= Study text =
--- START ---

C++20 introduces new library functions std::erase and std::erase_if. Notice that I said “functions,” not “algorithms”: these are not implemented as generic function templates, but rather as a closed set of function overloads, scattered across the STL’s many container-related headers.

There’s a std::erase for deque, and one for forward_list, and one for list, and one for vector.

There’s a std::erase_if for all of the above, and also for map and multimap, and for set and multiset, and for unordered_map and unordered_multimap, and for unordered_set and unordered_multiset.

Why are these new C++20 functions implemented as a massive overload set, instead of as a single “generic programming”–style function template?

Well, generic programming works only when the underlying algorithm is the same for all possible input types. That is, it relies on the programmer to create consistent public APIs for all their data types; once you have consistent APIs, it’s easy to write generic algorithms in terms of those APIs. The STL container types’ APIs are for the most part remarkably consistent, which is why the STL is able to use so much generic programming; but erase and erase_if are pushing into new territory where the types’ APIs become noticeably inconsistent. To erase several items from a vector, you have to do something fundamentally different from erasing several items from a list or a set.

Erase all instances of 1 from a list<int>

Erasing a single node from a linked list is an O(1) operation that doesn’t involve moving any data around; we simply repoint some prev/next pointers. Naturally, we have to have access to the prev/next pointers in order to do this operation, so this operation must be a member function of the list container.

The “classic STL” member function std::list::erase(const_iterator pos) encapsulates this pointer-twiddling operation: you give it an iterator to the element you want to remove, and it deallocates that node and repoints the prev/next pointers around it.

Of course, once that node has been deallocated, your original iterator pos will point into deallocated memory; so std::list::erase helpfully returns you an iterator to the “next” element of the list so that you can pick it up and keep iterating. Here’s the “classic STL” erase-all-1s-in-the-container loop:

std::list<int> container = {3, 1, 4, 1, 5, 9};
for (auto it = container.begin(); it != container.end(); ) {
    if (*it == 1) {
        it = container.erase(it);
    } else {
        ++it;
    }
}

You may encounter minor variations on this theme, such as code that does container.erase(it++) instead of it = container.erase(it), but I strongly recommend sticking to this exact formulation. As a bonus, this exact formulation will work for all kinds of STL containers — list, set, map, vector, deque… The only container for which it won’t compile is forward_list.

Removing manually from a forward_list

std::forward_list puts a wacky twist on much of the classic STL API, because it lacks prev pointers. The equivalent loop for forward_list would look like this:

std::forward_list<int> container = {3, 1, 4, 1, 5, 9};
for (auto it = container.before_begin(); it != container.end(); ) {
    auto jt = std::next(it);
    if (jt != container.end() && *jt == 1) {
        container.erase_after(it);
    } else {
        it = jt;
    }
}

But don’t write this awful loop if you can help it, because…

[forward_]list::remove exists

If you know you’ve got some kind of linked list, but aren’t sure if it’s doubly or singly linked, then the STL provides another verb for you. The remove member function — not to be confused with the remove algorithm! — erases all instances of a value from the list. There’s also a remove_if member function.

--- END ---

= Data shown =
--- START ---

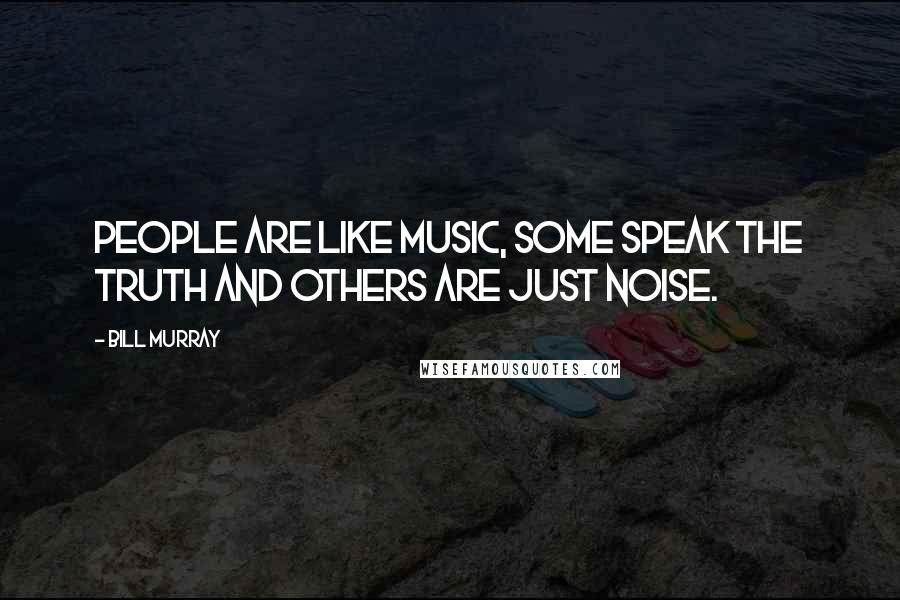 Bill Murray Quotes: People are like music, some speak the truth and others are just noise.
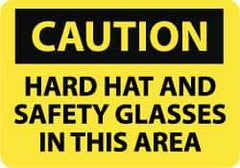 NMC - "Caution - Hard Hat and Safety Glasses in This Area", 10" Long x 14" Wide, Pressure-Sensitive Vinyl Safety Sign - Rectangle, 0.004" Thick, Use for Accident Prevention - USA Tool & Supply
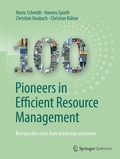 Cover: 100 Pioneers in Efficient Resource Management - Springer Spektrum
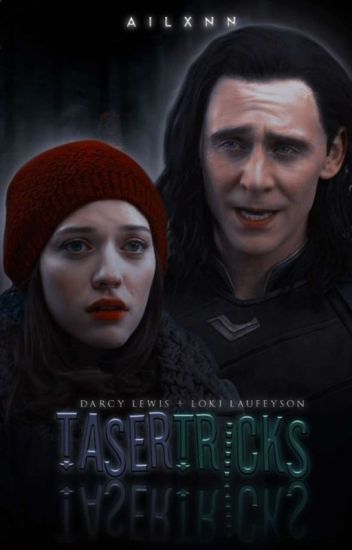 Tasertricks ━━ Loki + Darcy Lewis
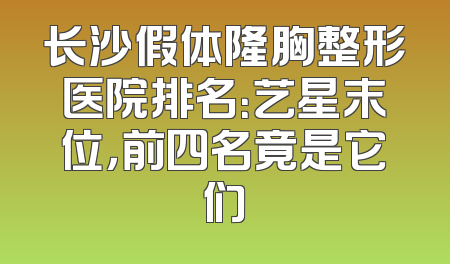 长沙假体隆胸整形医院排名：艺星末位，前四名竟是它们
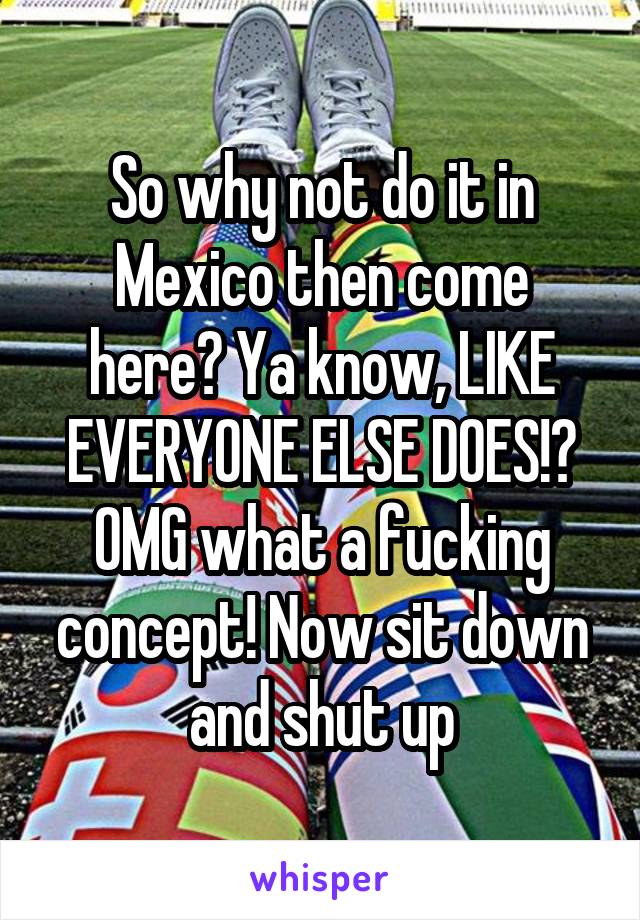 So why not do it in Mexico then come here? Ya know, LIKE EVERYONE ELSE DOES!? OMG what a fucking concept! Now sit down and shut up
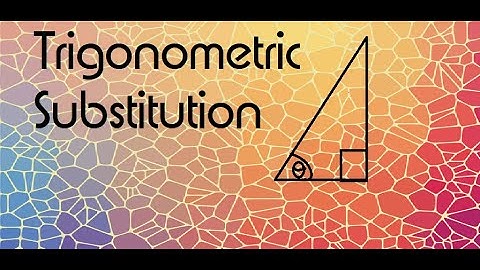 Calc BC-Trigonometric Substitution-Quick Paced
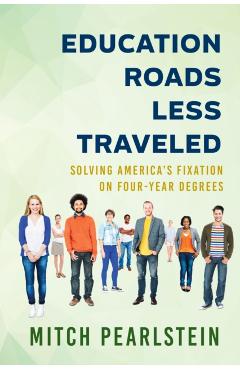 Poza produsului Education Roads Less Traveled: Solving America's Fixation on Four-Year Degrees - Mitch Pearlstein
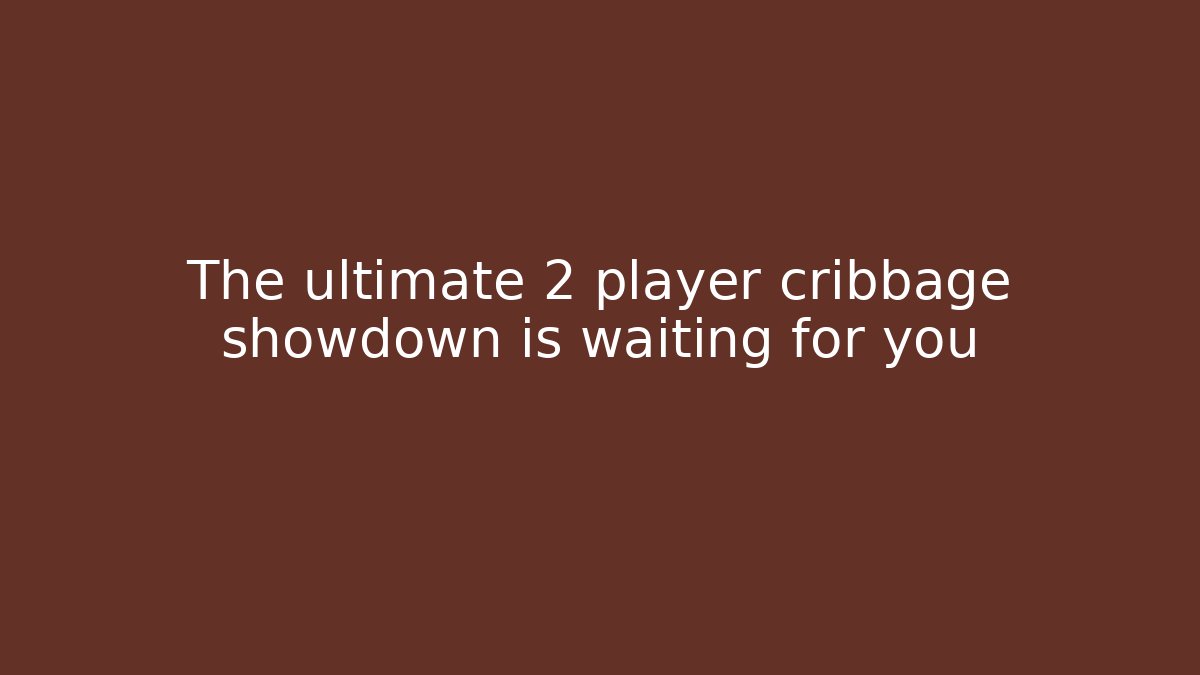 The ultimate 2 player cribbage showdown is waiting for you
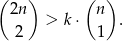 ( ) ( ) 2n > k ⋅ n . 2 1 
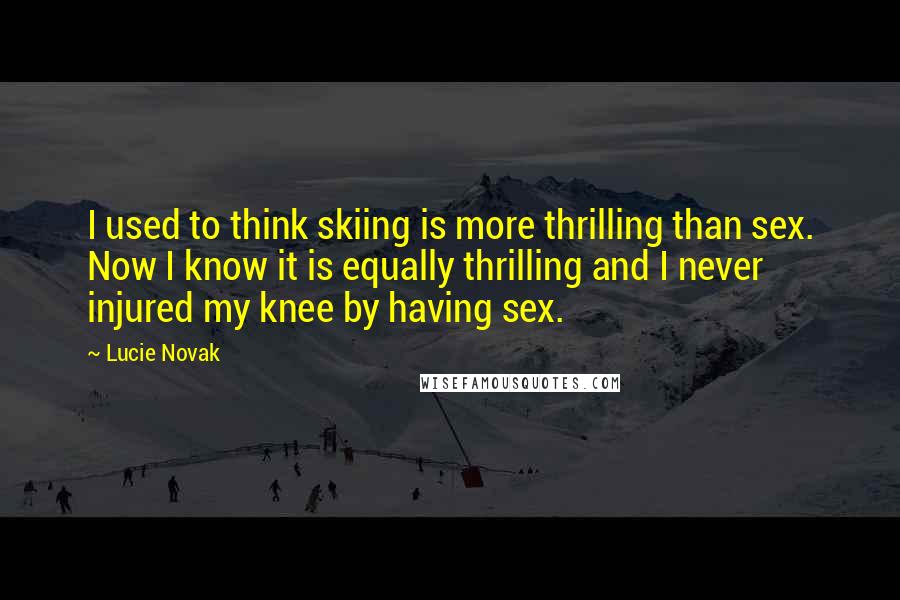 Lucie Novak Quotes: I used to think skiing is more thrilling than sex. Now I know it is equally thrilling and I never injured my knee by having sex.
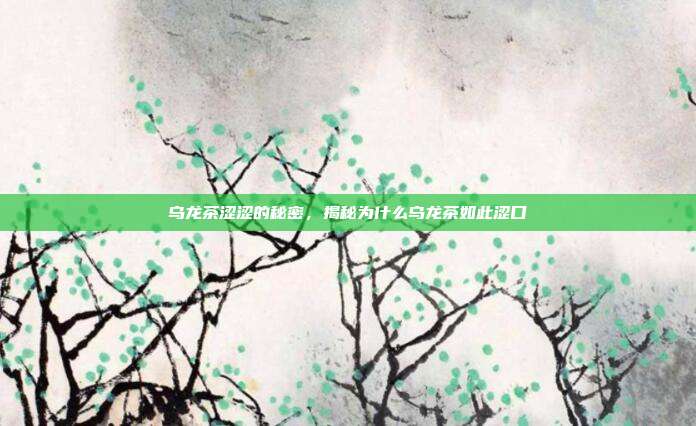 乌龙茶涩涩的秘密，揭秘为什么乌龙茶如此涩口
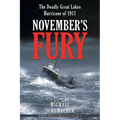 November's Fury: The Deadly Great Lakes Hurricane of 1913
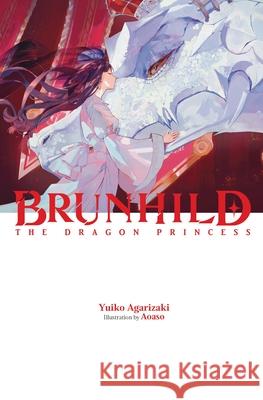 Brunhild the Dragon Princess Yuiko Agarizaki 9781975394844 Yen on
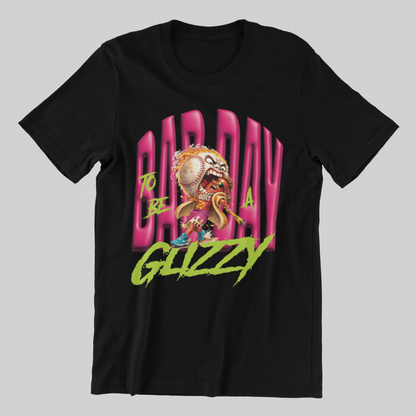 BAD DAY TO BE A GLIZZY TEE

--- END ---

= Study questions =
1: Reproduce the passage of the std::erase article that begins at the words "There’s a std::erase_if" and stops after "unordered_set and unordered_multiset.".
2: Condense the paragraph of the std::erase article starting "Well, generic programming works only" into a short bulleted list that keeps its main points.

= Answers to the tasks =
1:
There’s a std::erase_if for all of the above, and also for map and multimap, and for set and multiset, and for unordered_map and unordered_multimap, and for unordered_set and unordered_multiset.

2:
- Generic programming works only when the underlying algorithm is the same for every possible input type.
- It depends on consistent public APIs across data types. Given those, generic algorithms are easy to write.
- STL container APIs are mostly very consistent, so the STL can use a great deal of generic programming.
- Container APIs become noticeably inconsistent for erase and erase_if. Erasing several items from a vector is fundamentally different from erasing them from a list or a set.